§ What to produce
Put the stretch of lines from the one containing "Would you consider" through the final line of the items into a numbered list, omitting blank lines.
--- --- ---
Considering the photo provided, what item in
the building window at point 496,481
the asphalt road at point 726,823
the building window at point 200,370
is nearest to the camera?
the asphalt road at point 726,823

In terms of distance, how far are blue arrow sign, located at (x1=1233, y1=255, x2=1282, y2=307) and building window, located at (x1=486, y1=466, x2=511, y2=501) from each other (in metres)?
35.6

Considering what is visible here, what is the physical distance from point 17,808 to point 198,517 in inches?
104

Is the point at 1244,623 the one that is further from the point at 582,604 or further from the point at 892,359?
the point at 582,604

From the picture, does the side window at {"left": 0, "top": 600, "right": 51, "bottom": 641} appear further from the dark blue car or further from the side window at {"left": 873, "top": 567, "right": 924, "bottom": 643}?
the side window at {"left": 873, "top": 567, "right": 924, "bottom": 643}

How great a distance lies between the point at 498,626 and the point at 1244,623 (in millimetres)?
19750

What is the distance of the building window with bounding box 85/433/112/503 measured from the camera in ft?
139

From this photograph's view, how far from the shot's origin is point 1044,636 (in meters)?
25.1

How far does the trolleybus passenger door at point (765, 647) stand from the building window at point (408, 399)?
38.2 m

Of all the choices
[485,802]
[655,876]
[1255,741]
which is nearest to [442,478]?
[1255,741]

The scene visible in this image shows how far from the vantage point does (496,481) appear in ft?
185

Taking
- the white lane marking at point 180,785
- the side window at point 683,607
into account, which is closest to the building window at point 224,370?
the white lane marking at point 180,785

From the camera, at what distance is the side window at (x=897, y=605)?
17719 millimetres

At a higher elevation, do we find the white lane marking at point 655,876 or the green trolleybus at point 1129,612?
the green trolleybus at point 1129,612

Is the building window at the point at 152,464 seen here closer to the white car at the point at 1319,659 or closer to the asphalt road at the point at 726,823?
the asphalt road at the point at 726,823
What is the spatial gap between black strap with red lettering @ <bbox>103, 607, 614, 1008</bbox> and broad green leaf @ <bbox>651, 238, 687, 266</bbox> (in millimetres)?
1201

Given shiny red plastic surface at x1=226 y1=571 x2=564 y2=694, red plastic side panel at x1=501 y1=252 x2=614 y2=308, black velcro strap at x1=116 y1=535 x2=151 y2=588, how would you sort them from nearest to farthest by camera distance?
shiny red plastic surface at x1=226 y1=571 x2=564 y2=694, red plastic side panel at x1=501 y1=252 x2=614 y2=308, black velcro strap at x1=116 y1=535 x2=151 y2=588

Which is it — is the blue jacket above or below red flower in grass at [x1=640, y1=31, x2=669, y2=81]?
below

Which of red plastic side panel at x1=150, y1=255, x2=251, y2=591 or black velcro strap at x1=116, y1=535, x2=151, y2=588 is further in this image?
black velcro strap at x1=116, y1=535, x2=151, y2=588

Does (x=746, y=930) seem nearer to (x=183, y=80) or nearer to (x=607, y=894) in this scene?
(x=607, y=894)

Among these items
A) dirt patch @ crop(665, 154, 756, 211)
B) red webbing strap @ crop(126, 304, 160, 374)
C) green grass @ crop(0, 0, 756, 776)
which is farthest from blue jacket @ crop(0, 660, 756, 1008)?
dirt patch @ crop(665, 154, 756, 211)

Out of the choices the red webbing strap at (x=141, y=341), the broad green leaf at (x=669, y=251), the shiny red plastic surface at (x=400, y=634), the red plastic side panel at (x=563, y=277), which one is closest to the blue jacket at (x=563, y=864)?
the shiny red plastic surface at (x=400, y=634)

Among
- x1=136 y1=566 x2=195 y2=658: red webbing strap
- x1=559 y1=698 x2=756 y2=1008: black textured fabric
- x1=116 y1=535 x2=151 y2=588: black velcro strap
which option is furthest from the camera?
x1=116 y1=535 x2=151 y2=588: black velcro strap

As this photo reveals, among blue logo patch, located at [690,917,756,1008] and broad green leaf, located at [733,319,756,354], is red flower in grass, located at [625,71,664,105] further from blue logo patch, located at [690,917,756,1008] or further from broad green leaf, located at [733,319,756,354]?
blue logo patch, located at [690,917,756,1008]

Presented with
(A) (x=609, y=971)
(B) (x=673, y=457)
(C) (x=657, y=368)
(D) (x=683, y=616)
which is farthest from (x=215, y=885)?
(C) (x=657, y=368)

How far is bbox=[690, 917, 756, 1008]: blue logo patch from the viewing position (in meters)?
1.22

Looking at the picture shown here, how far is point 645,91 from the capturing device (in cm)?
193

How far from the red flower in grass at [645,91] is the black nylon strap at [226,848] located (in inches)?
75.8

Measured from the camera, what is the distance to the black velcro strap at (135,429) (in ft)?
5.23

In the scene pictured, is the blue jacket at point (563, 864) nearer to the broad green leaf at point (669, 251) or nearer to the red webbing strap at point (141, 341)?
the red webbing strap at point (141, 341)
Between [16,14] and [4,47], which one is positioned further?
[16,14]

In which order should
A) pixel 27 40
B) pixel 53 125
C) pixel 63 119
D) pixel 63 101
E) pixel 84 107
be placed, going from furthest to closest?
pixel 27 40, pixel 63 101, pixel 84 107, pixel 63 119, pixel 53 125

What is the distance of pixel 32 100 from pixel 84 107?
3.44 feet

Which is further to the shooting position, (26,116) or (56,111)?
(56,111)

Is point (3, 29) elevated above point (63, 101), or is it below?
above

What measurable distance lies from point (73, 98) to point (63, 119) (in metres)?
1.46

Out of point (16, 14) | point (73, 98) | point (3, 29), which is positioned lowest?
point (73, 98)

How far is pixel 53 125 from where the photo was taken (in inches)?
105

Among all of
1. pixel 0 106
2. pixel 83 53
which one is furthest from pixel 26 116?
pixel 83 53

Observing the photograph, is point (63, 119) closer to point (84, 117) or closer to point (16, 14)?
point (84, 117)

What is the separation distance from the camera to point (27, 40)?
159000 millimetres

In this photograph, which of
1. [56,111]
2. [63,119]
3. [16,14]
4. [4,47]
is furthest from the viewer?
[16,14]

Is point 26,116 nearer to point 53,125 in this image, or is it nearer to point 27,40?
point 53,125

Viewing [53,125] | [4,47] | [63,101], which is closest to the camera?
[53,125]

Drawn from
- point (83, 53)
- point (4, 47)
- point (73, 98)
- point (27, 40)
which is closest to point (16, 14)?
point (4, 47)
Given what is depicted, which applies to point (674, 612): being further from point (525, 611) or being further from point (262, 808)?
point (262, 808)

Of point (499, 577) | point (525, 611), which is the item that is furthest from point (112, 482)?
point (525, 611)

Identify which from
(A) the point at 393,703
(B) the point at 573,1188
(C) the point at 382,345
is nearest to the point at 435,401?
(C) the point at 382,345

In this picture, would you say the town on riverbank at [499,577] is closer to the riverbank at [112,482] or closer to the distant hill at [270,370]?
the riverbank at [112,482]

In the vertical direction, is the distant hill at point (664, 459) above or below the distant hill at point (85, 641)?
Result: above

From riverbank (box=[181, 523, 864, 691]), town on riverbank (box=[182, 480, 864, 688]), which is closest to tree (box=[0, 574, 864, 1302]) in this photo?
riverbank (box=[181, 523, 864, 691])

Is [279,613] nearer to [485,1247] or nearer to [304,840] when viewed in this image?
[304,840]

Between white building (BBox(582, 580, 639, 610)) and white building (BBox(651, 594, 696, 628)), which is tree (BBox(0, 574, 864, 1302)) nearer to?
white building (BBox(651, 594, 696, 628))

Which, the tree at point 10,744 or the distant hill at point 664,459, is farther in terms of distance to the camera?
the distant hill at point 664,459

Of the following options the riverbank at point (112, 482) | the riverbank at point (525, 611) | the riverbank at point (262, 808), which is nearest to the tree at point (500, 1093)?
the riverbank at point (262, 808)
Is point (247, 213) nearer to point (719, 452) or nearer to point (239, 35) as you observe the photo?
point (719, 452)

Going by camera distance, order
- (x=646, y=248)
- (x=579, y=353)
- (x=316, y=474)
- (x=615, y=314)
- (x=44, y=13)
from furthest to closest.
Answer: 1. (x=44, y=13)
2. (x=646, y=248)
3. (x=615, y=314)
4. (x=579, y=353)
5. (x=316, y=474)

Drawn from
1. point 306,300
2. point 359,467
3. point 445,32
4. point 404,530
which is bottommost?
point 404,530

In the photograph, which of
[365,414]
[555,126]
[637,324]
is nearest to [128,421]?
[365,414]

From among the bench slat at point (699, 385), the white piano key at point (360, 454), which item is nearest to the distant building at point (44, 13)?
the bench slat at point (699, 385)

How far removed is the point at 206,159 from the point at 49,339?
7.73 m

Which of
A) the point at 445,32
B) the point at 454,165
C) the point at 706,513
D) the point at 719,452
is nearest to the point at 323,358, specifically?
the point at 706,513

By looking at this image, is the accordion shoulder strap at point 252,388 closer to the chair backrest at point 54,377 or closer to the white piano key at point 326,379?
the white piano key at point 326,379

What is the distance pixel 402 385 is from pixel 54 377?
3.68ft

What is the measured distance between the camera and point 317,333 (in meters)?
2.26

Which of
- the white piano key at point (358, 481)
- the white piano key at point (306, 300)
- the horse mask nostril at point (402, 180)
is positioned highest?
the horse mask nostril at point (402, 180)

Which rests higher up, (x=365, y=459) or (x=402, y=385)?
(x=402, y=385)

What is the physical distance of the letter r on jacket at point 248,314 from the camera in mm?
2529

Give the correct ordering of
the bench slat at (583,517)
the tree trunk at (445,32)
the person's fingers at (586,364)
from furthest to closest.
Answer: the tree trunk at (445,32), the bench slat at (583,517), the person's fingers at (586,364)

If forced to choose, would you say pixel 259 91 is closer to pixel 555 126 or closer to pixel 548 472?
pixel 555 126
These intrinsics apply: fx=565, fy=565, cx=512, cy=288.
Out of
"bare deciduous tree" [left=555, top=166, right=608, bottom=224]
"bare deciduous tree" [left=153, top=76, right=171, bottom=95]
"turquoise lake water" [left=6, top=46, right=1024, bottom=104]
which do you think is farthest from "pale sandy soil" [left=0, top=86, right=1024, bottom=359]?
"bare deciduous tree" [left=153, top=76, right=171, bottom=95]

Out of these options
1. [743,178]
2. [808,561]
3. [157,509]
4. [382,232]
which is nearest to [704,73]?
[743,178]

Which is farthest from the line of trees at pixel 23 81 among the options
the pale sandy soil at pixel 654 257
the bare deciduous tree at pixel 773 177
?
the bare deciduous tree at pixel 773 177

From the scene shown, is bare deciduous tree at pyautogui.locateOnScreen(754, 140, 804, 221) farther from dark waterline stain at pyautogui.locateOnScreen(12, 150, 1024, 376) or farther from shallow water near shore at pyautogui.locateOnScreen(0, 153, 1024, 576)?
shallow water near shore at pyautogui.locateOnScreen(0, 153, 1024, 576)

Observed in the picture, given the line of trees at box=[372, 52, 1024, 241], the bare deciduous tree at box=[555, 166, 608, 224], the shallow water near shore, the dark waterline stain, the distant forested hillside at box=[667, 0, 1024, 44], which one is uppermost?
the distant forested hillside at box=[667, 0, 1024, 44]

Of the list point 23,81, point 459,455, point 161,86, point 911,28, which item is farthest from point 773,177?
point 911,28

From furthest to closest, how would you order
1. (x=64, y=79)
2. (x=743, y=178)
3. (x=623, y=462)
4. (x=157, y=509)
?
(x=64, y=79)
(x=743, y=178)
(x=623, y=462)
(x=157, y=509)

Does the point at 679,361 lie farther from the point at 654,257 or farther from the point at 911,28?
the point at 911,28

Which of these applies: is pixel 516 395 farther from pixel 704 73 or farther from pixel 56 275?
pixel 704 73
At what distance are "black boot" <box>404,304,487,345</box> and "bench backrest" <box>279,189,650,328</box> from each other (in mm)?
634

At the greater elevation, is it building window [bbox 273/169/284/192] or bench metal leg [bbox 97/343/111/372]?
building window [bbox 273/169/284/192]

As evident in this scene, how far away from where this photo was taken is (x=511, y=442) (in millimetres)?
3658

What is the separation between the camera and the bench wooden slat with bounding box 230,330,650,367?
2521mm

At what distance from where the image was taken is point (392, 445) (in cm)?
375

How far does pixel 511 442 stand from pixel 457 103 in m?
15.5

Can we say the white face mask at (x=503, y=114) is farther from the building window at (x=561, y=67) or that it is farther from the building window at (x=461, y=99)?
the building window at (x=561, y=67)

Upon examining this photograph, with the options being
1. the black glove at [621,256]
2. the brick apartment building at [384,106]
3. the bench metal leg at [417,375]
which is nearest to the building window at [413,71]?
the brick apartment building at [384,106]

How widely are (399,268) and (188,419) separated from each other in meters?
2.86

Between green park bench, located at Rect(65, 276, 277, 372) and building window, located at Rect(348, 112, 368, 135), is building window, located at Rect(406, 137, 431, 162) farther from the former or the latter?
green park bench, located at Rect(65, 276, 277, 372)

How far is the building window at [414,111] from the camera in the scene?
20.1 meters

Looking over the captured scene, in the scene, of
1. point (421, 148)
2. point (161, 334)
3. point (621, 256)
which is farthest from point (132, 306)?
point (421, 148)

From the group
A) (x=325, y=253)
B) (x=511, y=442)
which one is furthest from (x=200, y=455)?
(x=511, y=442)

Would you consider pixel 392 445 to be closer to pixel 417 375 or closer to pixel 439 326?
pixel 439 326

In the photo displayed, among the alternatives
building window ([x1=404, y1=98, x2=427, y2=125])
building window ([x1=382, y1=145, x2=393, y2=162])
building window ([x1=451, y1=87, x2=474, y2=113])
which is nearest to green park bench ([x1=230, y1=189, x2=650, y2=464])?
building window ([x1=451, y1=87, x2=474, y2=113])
--- --- ---
§ Right answer
1. Would you consider pixel 392 445 to be closer to pixel 417 375 or closer to pixel 439 326?
2. pixel 439 326
3. In the photo displayed, among the alternatives
4. building window ([x1=404, y1=98, x2=427, y2=125])
5. building window ([x1=382, y1=145, x2=393, y2=162])
6. building window ([x1=451, y1=87, x2=474, y2=113])
7. which is nearest to green park bench ([x1=230, y1=189, x2=650, y2=464])?
8. building window ([x1=451, y1=87, x2=474, y2=113])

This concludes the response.